Monday, May 30, 2011

All Clear by Connie Willis




The second part of the series. This review will contain some spoilers, so beware!

I was hoping that this continuation would have better that the first part, but I had to be disappointed. The same faults were evident. A lot of space is spent on constant worrying and going from one place to another while accomplishing nothing. Also, the characters seem as stupid as earlier - they often withhold crucial information from each others for no good or sane reason. ”Oh, I can't tell that, they would worry”.

They are constantly forgetting that they are time travelers and what the sequence of events in future Oxford was doesn't really matter; for example they remember at last possible time that another historian visited the same time period years before in the “oxford time”. Doh.

There are some really stupid small subplots. Pages are spent on worrying one characters lost jacket. “Oh, you'll get a cold without it”. No wonder that the character who lost his jacket faked his own death later on, apparently to rid himself of those two whining women – at least no other good reason was stated.

The characters are constantly worrying that they'll change the world, but they are constantly making decisions which certainly would change the path of history without any concern at all.

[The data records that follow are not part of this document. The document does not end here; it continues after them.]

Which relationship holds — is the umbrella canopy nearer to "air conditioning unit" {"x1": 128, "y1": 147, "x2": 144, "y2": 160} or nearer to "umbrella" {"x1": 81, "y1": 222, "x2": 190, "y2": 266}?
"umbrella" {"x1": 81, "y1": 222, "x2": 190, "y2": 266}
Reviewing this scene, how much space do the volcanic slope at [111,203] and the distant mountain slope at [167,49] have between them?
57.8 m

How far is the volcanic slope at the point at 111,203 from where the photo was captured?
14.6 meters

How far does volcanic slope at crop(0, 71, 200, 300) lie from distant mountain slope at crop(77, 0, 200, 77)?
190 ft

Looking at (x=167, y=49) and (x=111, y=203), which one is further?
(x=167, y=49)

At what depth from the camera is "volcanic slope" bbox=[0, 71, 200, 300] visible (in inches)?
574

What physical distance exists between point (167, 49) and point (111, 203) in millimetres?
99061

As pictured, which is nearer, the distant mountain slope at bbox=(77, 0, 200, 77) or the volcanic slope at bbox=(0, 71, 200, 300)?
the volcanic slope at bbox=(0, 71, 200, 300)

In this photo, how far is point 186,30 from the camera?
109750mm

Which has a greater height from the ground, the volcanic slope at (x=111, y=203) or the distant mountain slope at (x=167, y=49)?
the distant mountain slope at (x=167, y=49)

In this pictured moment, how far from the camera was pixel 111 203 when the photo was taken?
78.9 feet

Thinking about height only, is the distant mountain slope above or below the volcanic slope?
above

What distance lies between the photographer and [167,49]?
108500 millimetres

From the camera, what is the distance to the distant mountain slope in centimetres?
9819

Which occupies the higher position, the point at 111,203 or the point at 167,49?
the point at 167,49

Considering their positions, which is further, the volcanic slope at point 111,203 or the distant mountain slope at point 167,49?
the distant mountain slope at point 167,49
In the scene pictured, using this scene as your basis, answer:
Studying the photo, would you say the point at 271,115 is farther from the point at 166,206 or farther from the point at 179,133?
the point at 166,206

There are anachronisms, apparently they are traveling on subway lines which built thirty years after the war (at least according to some British reviews). And I cringed every time they talked about V-1 and V-2 bombs. I really don't believe that they were called that during the war in Britain, especially why anyone would call V-1s V-ONEs before there even were any V-2 type of rockets?

And I am still wondering what is the point of time tourism? The characters were supposed to be historians, but they don't seem to have any kind of research plan whatsoever beyond “I'll go to see what the blitz looked like”.

The ending, especially the reason why the “drops” weren't working was extremely stupid and illogical. The time space continuum apparently has a conscious mind?

I find this even worse book that the first part, probably because I was expecting that the story would have gone in a better direction. This was the first Hugo nominee I have read this year, and this will certainly be below the “No award” on my ballot.

656 pp.

2 comments:

Raija said...

No voi sentäs, et löytänyt yhtään positiivista asiaa koko kirjasta?

Minä puolestaan pidin niin Blackoutista kuin All Clearista paljon. Mutta näinhän se tietysti on, että kirjailijat eivät voi miellyttää kaikkia lukijoita. Connie Willis ei selvästikään ole sinun heiniäsi :)

(toivottavasti ei haittaa että kommentoin suomeksi)

tpi said...

No enpä juuri. Ihan ok kirjoitettu, mutta melkein kaikki kyllä oli minun makuuni pielessä. Olen erittäin paljon samaa mieltä tämän arvion kanssa:
"This begs a question of Willis’s writing: If you can’t do characters, can’t do plot, can’t do subtext and struggle both with scientific ideas and historical ones, then what are you doing writing historical science fiction?" ( http://ruthlessculture.com/2011/02/06/review-blackout-all-clear-2010-by-connie-willis/ )

Ensimmäinen Willisin kirja jonka luin oli "To Say Nothing of the Dog", ja siitä ihan pidin. Siihen sopi tämä "lässyttävä" kirjoitustyyli, ja kuvittelin, että kirja oli tarkoituksella kirjoitettu tuohon tuollaiseen 1800-luvun brittityyliin. Karvas pettymys oli Doomsday book. Minua ärsyttää Willisin ääliö-juonen käyttö - juoni ei toimisi, jos kirjan henkilöt eivät olisi ääliöitä. Ainoita hyviä puolia tässä "Blackout/All Clear" parissa oli, että vietettiin armollisen vähän aikaa tulevaisuuden Oxfordissa. Tulevaisuuden kuvaushan Willisin kirjoissa on ihan karmaisevan kamalan huonosti kirjoitettu.